# 721: What is the dark red button for?



## Randy_B (Apr 23, 2002)

Has anyone heard what the dark red button on the 721 remote will eventually be for? I know the Dish Home button is next to it.


----------



## Greg Haynes (Jul 11, 2002)

I believe its to access the internet.


----------



## Bill D (May 11, 2002)

> _Originally posted by Greg Haynes _
> *I believe its to access the internet. *


Damn it doesn't access the internet on mine :lol:


----------



## Jacob S (Apr 14, 2002)

or maybe for an interactive button as well. who knows when we will get internet access on the 721.


----------



## Crazy 1 (Oct 21, 2002)

It's an eject button :lol:


----------



## BobMurdoch (Apr 24, 2002)

It will dial out over the internet and order you a pizza. That's why it is the color of tomato sauce.

Jeez, I need a vacation.


----------



## Bill R (Dec 20, 2002)

> _Originally posted by BobMurdoch _
> *It will dial out over the internet and order you a pizza. That's why it is the color of tomato sauce.*


Bob,

I know that was a joke but my local cable company has something like that set up on their digital cable boxes. You go to a menu where you can order pizza and other food items from a local pizza chain by just clicking a button on the remote. Delivery takes 20-30 minutes.


----------



## djlong (Jul 8, 2002)

The red one? Don't EVER push the RED one!!
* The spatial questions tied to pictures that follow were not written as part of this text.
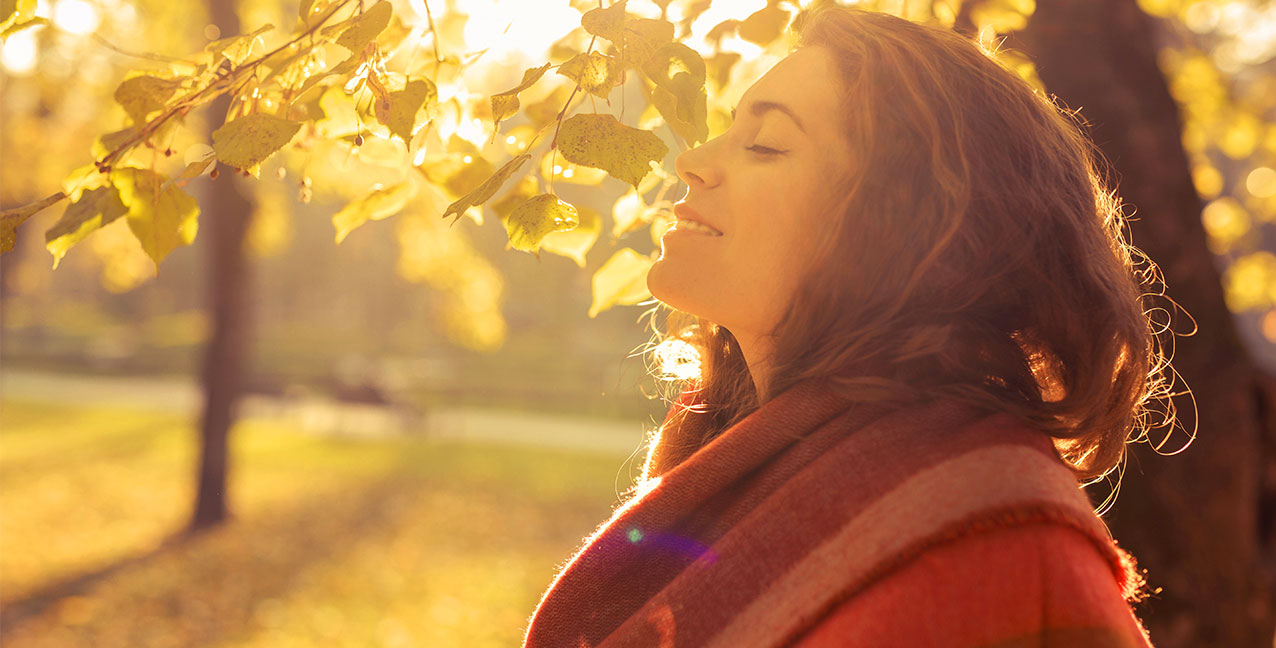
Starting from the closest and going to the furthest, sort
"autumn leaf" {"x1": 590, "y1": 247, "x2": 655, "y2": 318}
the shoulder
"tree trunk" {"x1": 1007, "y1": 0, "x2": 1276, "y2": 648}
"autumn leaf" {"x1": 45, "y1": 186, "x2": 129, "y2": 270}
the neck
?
the shoulder, "autumn leaf" {"x1": 45, "y1": 186, "x2": 129, "y2": 270}, the neck, "autumn leaf" {"x1": 590, "y1": 247, "x2": 655, "y2": 318}, "tree trunk" {"x1": 1007, "y1": 0, "x2": 1276, "y2": 648}

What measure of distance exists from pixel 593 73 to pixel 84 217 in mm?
890

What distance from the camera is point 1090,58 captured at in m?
2.91

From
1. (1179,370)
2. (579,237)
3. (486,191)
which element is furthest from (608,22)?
(1179,370)

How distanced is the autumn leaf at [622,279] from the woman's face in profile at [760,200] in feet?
1.67

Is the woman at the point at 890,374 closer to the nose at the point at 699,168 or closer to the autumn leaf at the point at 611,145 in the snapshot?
the nose at the point at 699,168

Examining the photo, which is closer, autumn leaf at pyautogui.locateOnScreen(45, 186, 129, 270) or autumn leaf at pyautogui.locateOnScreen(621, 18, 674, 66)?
autumn leaf at pyautogui.locateOnScreen(621, 18, 674, 66)

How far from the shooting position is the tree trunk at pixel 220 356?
841 cm

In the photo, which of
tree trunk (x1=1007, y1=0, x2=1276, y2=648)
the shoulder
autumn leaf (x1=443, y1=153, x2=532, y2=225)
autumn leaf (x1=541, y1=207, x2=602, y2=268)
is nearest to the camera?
the shoulder

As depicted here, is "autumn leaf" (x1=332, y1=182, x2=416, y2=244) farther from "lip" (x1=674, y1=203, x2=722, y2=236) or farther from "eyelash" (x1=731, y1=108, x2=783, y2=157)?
"eyelash" (x1=731, y1=108, x2=783, y2=157)

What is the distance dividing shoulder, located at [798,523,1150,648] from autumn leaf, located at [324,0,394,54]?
1062 mm

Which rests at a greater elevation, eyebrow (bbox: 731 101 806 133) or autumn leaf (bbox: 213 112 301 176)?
autumn leaf (bbox: 213 112 301 176)

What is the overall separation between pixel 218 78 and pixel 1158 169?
8.99 feet

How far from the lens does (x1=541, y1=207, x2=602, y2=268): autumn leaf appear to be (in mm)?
2055

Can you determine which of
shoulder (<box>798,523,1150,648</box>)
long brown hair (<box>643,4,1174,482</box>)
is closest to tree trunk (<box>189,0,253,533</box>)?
long brown hair (<box>643,4,1174,482</box>)
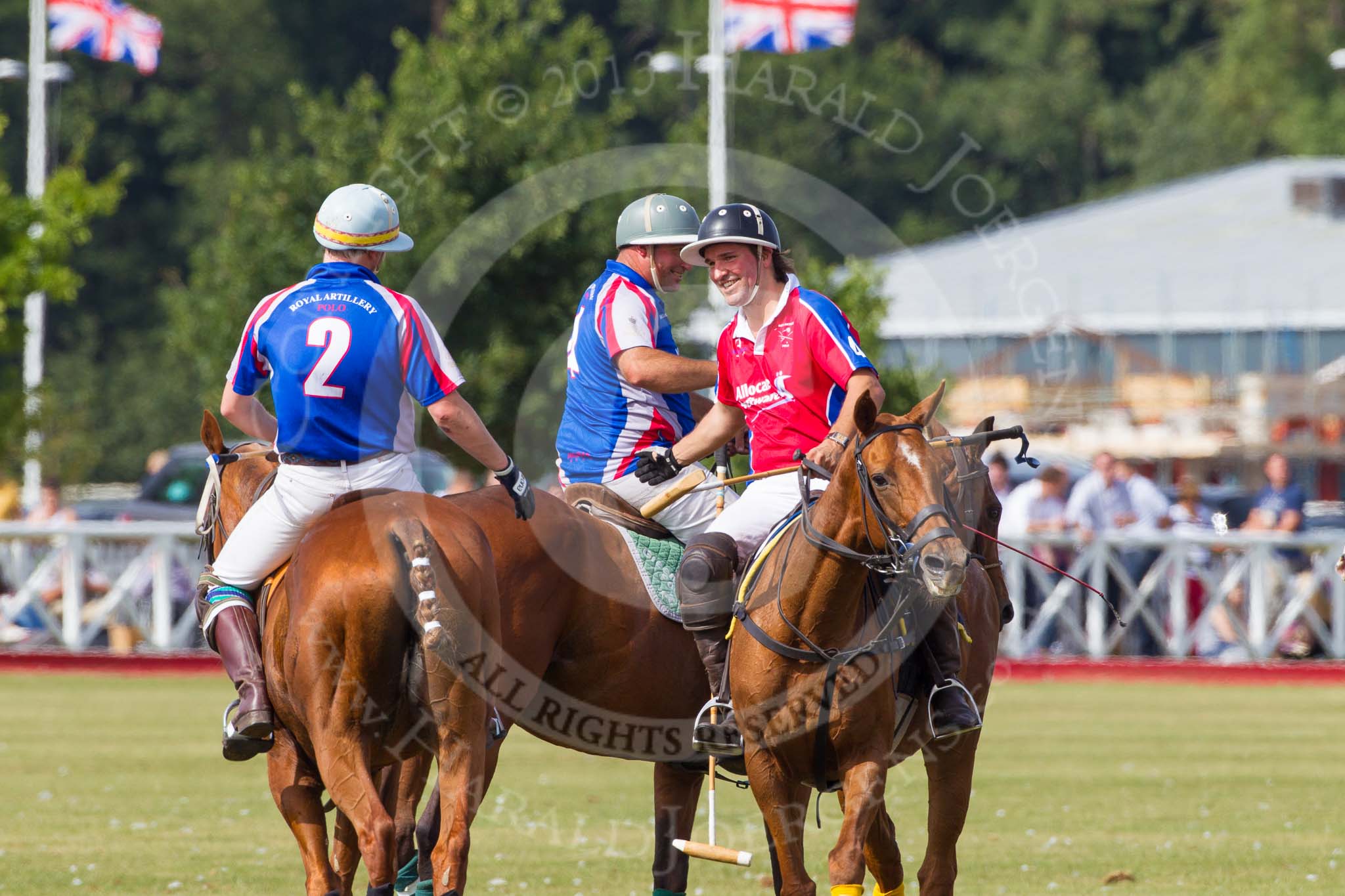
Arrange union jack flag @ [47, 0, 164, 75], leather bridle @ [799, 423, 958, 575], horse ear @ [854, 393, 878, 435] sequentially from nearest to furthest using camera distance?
leather bridle @ [799, 423, 958, 575]
horse ear @ [854, 393, 878, 435]
union jack flag @ [47, 0, 164, 75]

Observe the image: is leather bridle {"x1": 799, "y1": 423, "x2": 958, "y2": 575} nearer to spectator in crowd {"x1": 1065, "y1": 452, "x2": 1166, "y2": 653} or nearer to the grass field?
the grass field

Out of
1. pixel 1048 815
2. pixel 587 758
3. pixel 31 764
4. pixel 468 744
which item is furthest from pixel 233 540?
pixel 587 758

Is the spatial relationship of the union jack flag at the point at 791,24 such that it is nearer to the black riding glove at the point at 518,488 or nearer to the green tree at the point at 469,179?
the green tree at the point at 469,179

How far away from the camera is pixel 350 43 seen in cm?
5538

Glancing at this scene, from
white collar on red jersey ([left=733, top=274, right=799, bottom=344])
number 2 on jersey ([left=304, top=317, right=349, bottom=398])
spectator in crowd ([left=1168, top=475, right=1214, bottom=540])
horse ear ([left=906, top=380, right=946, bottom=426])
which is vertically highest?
white collar on red jersey ([left=733, top=274, right=799, bottom=344])

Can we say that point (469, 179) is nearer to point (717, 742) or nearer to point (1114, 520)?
point (1114, 520)

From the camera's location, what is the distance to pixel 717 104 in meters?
27.1

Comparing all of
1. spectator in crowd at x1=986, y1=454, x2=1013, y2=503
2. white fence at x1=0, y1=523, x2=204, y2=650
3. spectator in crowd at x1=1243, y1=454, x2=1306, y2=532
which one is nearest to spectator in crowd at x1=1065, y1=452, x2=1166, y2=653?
spectator in crowd at x1=986, y1=454, x2=1013, y2=503

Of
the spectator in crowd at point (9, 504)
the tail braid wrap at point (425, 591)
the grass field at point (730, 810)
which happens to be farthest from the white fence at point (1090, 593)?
the tail braid wrap at point (425, 591)

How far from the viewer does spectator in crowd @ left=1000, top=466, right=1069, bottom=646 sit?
2022 centimetres

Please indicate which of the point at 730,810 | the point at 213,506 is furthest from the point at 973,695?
the point at 730,810

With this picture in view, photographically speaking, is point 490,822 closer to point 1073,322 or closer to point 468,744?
point 468,744

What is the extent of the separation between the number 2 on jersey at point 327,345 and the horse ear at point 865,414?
71.7 inches

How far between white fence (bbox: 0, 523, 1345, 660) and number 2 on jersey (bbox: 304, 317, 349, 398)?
1292 cm
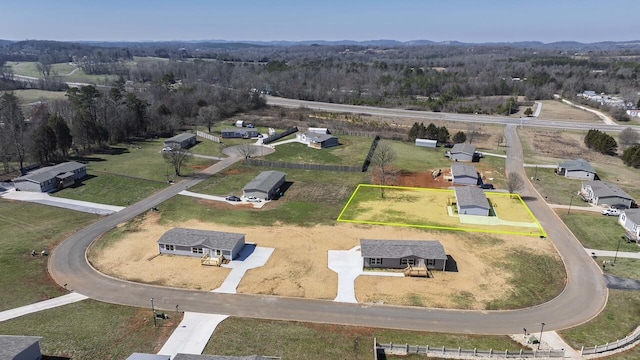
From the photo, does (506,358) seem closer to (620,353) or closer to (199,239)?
(620,353)

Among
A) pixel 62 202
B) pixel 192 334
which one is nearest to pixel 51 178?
pixel 62 202

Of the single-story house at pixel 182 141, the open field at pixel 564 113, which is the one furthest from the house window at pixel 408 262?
the open field at pixel 564 113

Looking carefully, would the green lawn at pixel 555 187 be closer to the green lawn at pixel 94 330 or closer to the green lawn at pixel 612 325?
the green lawn at pixel 612 325

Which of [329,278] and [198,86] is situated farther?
[198,86]

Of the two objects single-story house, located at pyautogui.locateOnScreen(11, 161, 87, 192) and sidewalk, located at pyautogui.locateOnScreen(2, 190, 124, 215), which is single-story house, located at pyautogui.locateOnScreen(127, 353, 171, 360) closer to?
sidewalk, located at pyautogui.locateOnScreen(2, 190, 124, 215)

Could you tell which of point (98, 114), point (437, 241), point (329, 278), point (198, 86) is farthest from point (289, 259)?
point (198, 86)
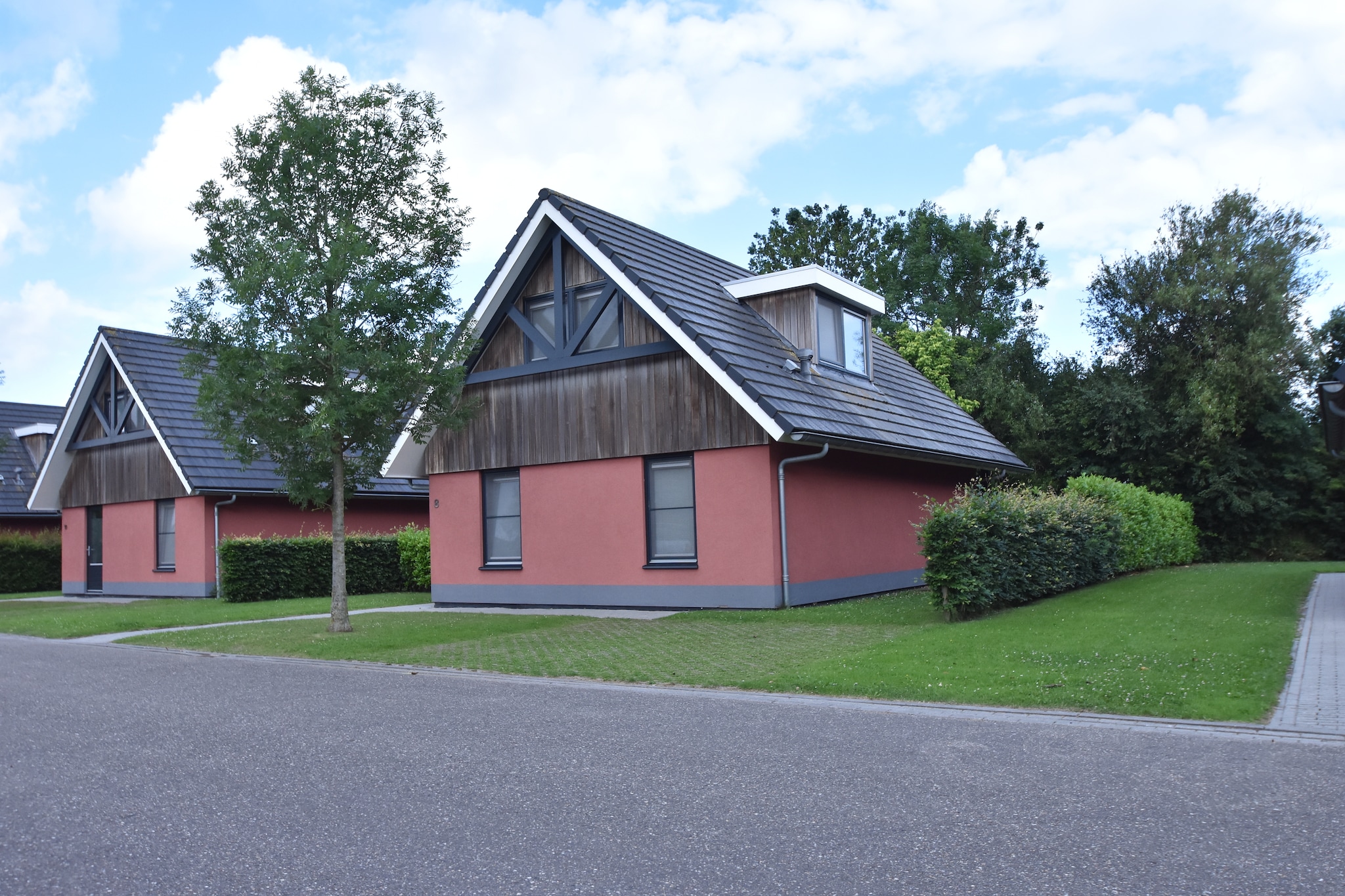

....but if you do, for a nominal fee, we can seel you this *blue* button, to get you down 

[I just COULDN'T resist!]


----------



## Bill D (May 11, 2002)

From austin powers..
Uhh there's a button, I pushed all the buttons


----------



## sampatterson (Aug 27, 2002)

I thought it was to switch between directv and dish if the merger had gone through


----------



## Richard King (Mar 25, 2002)

Did you ever see the movie "The Fifth Element"? Be careful of that red button.


----------



## BobMurdoch (Apr 24, 2002)

BOOM!

Hee Hee. Great Movie. PLUS you get Milla Jovavich in a top made out of a few pieces of swiss cheese in one scene, and a few strips of cloth in another.


----------



## Guest (Feb 18, 2003)

I was thinking of the matrix. Push the red button and see how far the rabbit hole goes! Push the blue button and return to never never land...


----------



## Bill D (May 11, 2002)

I think they should download to the hardrive the clip from spaceballs, that says, the ship will self destruct in 10 seconds..
and then everytime we hit the button, instant comedy..


----------



## DarrellP (Apr 24, 2002)

Men In Black-Whatever you do, don't push the Red Button.


----------



## TomCat (Aug 31, 2002)

Whenever you push the red button every other 721 in the universe pixellates for just a second, while yours stops pixellating for just a second. It increases the bitstream to your 721 at the expense of everyone else's.


----------



## raj2001 (Nov 2, 2002)

The big red button turns it into a TiVo. (or was that the big BLACK button?)


----------



## Cyclone (Jul 1, 2002)

Can Stimpy resist pressing the Red Candy Like Button?


----------